Obtain configuration of model deployed on the Triton Inference Server.

Also waits for server to get into readiness state.

__aenter__ async

__aenter__()

Create context for use AsyncioModelClient as a context manager.

Source code in pytriton/client/client.py
async def __aenter__(self):
    """Create context for use AsyncioModelClient as a context manager."""
    _LOGGER.debug("Entering AsyncioModelClient context")
    try:
        if not self._lazy_init:
            _LOGGER.debug("Waiting in AsyncioModelClient context for model to be ready")
            await self._wait_and_init_model_config(self._init_timeout_s)
            _LOGGER.debug("Model is ready in AsyncioModelClient context")
        return self
    except Exception as e:
        _LOGGER.error("Error occurred during AsyncioModelClient context initialization")
        await self.close()
        raise e

__aexit__ async

__aexit__(*_)

Close resources used by AsyncioModelClient when exiting from context.

Source code in pytriton/client/client.py
async def __aexit__(self, *_):
    """Close resources used by AsyncioModelClient when exiting from context."""
    await self.close()
    _LOGGER.debug("Exiting AsyncioModelClient context")

close async

close()

Close resources used by _ModelClientBase.

Source code in pytriton/client/client.py
async def close(self):
    """Close resources used by _ModelClientBase."""

******************************

- WRITTEN EXERCISE 1: Translate this sentence from the client documentation into Spanish: "Close resources used by AsyncioModelClient when exiting from context."

Raw records:
******************************

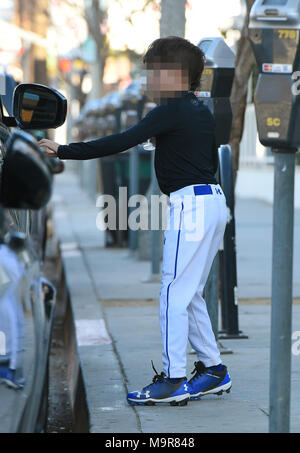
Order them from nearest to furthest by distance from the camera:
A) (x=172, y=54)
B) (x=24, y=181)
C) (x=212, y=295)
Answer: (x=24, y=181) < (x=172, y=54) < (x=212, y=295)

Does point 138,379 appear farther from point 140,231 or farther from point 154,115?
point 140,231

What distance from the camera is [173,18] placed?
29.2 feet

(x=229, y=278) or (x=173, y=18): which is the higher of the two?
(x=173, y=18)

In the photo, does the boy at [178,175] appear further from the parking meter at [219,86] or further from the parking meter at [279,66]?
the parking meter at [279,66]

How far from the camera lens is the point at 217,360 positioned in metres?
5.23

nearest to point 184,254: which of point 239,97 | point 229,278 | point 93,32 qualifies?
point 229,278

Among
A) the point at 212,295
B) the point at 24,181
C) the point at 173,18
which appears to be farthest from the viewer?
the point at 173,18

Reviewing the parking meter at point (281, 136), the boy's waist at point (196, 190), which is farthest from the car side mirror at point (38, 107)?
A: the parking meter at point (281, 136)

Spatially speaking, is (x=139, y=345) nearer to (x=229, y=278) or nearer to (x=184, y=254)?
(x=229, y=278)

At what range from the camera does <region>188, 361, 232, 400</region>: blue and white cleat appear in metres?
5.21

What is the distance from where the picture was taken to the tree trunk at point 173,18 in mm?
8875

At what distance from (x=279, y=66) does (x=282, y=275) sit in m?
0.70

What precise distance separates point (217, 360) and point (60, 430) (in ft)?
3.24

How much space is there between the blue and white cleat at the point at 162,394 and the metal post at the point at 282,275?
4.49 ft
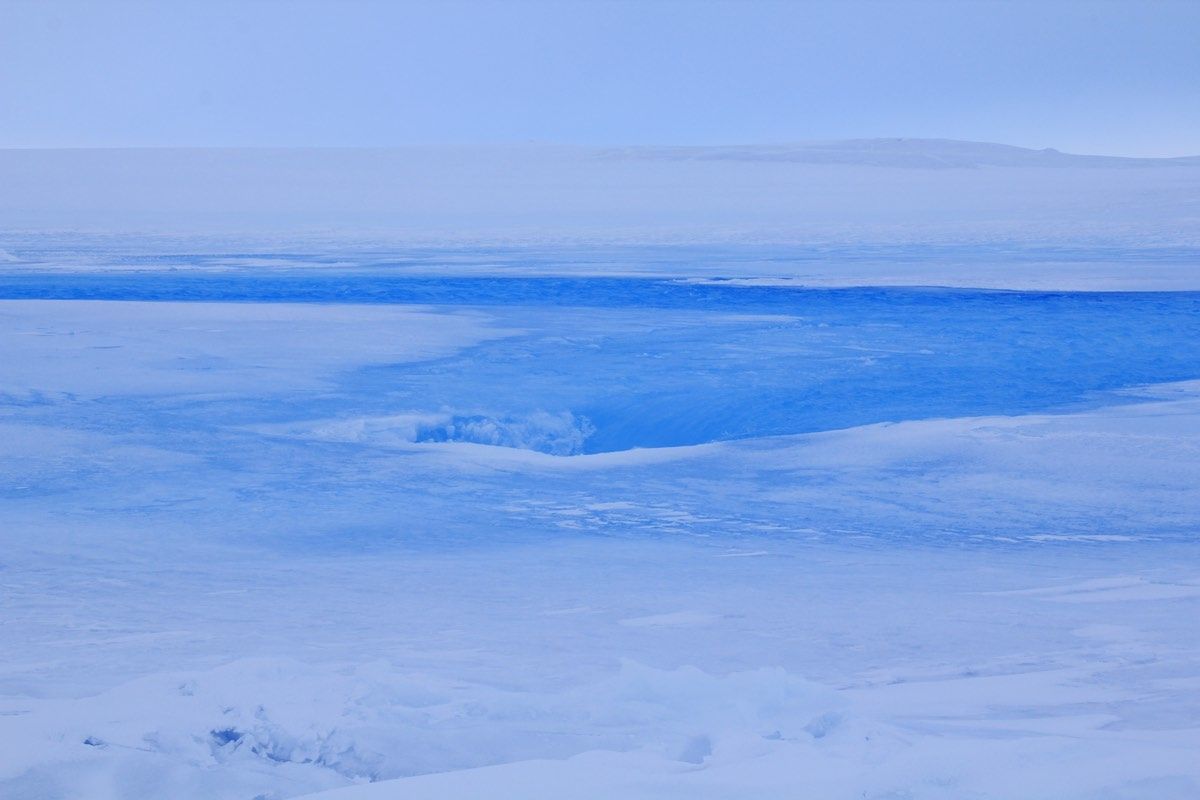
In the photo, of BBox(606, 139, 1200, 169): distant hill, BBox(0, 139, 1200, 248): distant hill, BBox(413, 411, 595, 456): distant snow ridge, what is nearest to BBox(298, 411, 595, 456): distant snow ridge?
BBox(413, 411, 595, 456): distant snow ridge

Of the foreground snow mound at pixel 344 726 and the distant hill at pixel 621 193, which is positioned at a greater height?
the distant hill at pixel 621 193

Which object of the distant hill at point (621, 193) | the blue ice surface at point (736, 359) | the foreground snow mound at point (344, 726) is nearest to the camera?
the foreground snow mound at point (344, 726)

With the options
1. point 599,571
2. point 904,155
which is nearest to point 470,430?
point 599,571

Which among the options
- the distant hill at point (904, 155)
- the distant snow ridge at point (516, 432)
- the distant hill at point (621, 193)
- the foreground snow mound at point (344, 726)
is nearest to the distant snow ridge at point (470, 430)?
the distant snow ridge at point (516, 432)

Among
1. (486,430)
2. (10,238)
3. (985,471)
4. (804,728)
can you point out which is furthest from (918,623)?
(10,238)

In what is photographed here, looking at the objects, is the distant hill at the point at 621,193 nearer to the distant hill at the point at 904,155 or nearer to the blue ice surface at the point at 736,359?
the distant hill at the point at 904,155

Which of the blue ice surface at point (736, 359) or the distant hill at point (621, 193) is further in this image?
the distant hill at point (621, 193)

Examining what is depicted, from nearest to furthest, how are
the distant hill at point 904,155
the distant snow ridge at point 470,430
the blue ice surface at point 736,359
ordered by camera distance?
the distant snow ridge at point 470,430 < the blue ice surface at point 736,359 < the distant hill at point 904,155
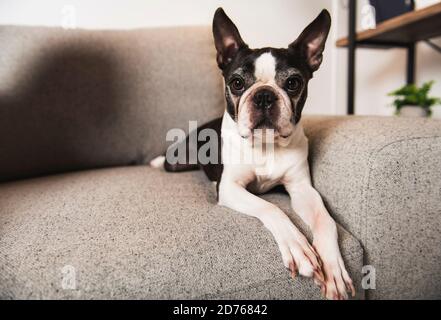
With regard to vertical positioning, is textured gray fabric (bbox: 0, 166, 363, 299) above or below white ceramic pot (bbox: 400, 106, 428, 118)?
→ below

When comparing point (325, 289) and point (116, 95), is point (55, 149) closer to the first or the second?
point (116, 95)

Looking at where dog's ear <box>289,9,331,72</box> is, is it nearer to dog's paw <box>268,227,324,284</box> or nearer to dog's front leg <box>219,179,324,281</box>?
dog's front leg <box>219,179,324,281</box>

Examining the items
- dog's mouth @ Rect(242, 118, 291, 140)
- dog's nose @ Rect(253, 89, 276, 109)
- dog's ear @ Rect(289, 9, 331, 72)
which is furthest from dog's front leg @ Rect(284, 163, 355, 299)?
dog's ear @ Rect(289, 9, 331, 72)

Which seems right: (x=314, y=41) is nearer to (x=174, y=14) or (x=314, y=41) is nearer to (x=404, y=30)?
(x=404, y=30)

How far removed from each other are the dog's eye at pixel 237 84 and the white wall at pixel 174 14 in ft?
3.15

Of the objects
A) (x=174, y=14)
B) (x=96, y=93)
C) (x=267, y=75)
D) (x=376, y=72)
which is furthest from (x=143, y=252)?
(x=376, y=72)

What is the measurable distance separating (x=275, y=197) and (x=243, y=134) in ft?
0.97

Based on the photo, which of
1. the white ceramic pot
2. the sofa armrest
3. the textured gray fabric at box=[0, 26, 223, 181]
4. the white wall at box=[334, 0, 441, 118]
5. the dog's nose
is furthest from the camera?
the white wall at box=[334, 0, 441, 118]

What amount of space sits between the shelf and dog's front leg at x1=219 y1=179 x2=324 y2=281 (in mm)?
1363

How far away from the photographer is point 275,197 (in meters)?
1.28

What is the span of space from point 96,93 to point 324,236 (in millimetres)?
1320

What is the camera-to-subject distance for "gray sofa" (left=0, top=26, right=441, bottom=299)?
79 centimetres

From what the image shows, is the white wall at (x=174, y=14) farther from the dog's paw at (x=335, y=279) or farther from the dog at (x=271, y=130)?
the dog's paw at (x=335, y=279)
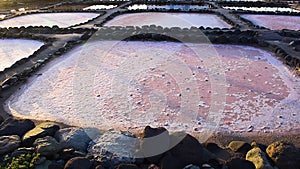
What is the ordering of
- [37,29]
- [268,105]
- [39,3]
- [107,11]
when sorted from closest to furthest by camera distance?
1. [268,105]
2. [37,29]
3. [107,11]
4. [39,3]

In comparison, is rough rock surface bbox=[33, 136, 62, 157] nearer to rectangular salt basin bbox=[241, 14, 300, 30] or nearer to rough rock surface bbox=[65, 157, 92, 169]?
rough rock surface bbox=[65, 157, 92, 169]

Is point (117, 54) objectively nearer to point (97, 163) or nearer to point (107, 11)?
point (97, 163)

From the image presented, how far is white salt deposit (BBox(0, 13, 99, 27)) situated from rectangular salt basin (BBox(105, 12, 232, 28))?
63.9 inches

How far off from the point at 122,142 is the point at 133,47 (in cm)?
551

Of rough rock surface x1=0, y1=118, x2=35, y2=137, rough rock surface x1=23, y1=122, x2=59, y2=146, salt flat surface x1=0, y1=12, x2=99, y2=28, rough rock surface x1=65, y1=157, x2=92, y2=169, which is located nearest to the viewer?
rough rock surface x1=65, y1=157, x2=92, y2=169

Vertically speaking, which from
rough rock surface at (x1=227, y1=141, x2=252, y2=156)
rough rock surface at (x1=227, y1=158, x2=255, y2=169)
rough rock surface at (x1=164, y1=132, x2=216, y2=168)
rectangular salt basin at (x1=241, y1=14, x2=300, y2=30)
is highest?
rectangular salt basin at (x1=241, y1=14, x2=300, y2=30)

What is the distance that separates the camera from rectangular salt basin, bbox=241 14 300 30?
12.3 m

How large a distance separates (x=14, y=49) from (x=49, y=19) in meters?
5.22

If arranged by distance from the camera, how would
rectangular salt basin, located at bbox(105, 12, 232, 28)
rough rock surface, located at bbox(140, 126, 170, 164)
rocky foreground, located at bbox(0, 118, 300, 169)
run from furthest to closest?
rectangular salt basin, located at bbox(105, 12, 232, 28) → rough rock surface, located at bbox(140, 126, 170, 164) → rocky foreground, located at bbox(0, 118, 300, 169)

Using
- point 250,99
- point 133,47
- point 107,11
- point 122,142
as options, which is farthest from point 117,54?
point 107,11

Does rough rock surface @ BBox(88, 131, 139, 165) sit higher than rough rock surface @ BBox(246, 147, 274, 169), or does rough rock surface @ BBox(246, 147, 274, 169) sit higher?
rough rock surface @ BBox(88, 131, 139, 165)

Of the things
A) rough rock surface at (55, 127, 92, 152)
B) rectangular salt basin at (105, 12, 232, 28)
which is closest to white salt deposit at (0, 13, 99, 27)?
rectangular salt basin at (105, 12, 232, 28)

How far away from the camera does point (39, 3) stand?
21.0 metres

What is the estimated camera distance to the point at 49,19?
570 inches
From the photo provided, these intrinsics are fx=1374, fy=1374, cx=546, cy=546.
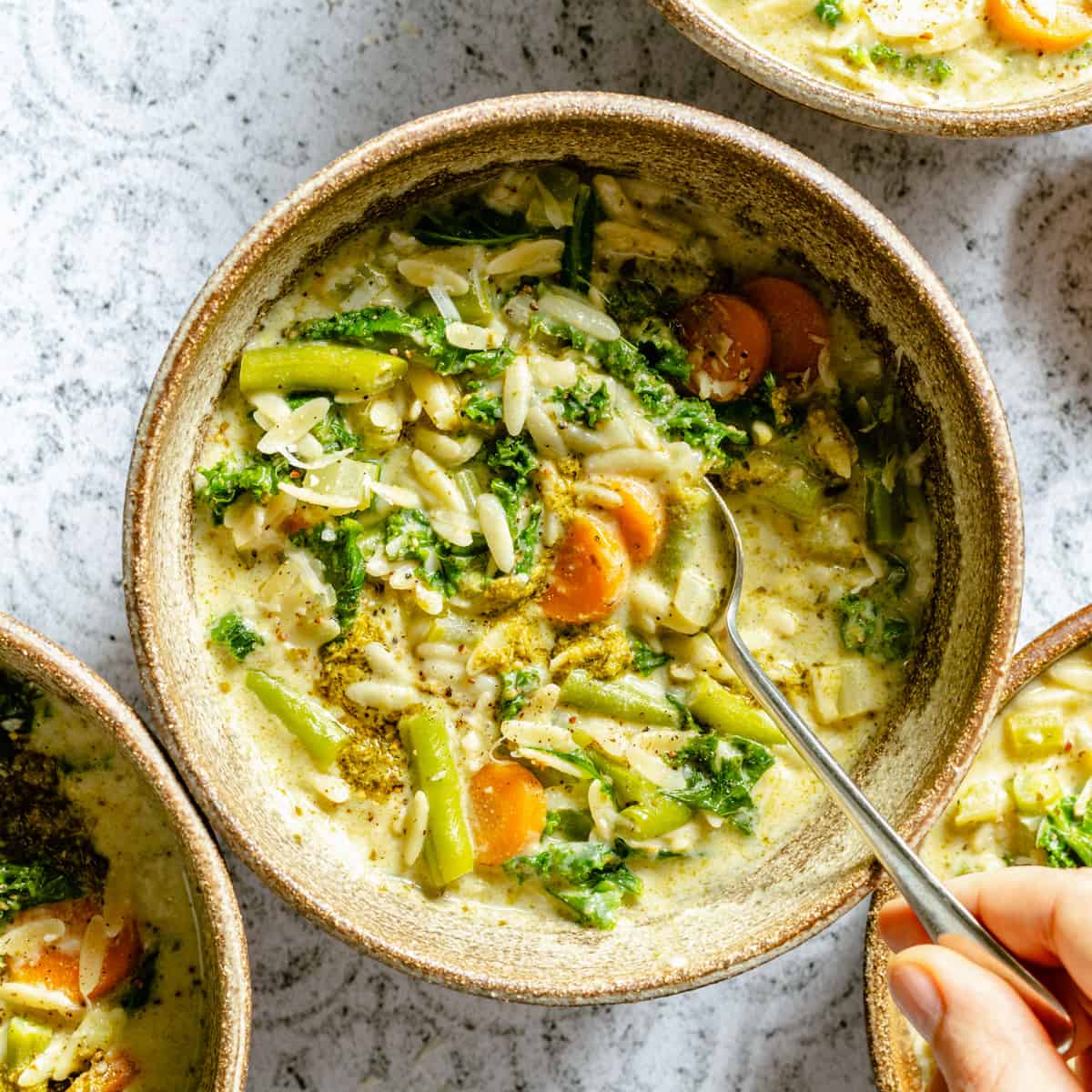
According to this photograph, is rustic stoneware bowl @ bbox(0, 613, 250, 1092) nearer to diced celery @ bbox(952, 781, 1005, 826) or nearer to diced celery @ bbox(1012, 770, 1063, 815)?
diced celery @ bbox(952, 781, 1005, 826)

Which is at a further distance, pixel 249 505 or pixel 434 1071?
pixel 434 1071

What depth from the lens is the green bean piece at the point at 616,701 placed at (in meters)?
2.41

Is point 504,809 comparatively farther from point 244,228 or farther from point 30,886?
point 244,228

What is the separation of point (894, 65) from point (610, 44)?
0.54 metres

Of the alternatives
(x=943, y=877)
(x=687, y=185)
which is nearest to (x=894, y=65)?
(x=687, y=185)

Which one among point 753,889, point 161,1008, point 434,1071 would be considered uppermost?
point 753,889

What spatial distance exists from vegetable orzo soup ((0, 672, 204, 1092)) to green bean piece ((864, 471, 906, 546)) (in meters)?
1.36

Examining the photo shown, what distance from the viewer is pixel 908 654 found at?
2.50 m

******************************

- WRITTEN EXERCISE 2: Rewrite only the lines of the listing from the one containing "What spatial distance" down to the end of the listing, changing "viewer" to "camera" and leaving all else as it is.

- WORKED SOLUTION 1: Cierra los recursos utilizados por AsyncioModelClient al salir del contexto.

- WORKED SOLUTION 2:
What spatial distance exists from vegetable orzo soup ((0, 672, 204, 1092)) to green bean piece ((864, 471, 906, 546)) (in meters)?
1.36

Examining the photo shown, what distance from the camera is pixel 908 654 found at?
2.50 m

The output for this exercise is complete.